-- TASK MATERIAL start --

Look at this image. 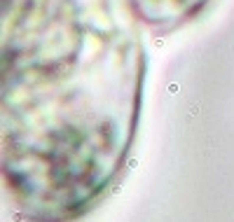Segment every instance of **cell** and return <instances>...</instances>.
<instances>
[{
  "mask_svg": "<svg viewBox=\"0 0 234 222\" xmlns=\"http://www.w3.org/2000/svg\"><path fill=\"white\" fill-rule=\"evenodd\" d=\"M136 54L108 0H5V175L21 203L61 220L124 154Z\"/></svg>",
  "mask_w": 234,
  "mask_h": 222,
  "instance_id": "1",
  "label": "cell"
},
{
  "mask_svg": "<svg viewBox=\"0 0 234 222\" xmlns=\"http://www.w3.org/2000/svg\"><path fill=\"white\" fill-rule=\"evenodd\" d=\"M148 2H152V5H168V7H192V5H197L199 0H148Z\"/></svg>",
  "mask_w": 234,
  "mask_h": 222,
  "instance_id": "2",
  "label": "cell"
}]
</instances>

-- TASK MATERIAL end --

GOAL -> Show each line from the data above that contains the string "xmlns".

EXERCISE SOLUTION ->
  "mask_svg": "<svg viewBox=\"0 0 234 222\" xmlns=\"http://www.w3.org/2000/svg\"><path fill=\"white\" fill-rule=\"evenodd\" d=\"M136 54L108 0H5V175L21 203L61 220L124 154Z\"/></svg>",
  "mask_svg": "<svg viewBox=\"0 0 234 222\" xmlns=\"http://www.w3.org/2000/svg\"><path fill=\"white\" fill-rule=\"evenodd\" d=\"M148 2H152V5H168V7H192V5H197L199 0H148Z\"/></svg>",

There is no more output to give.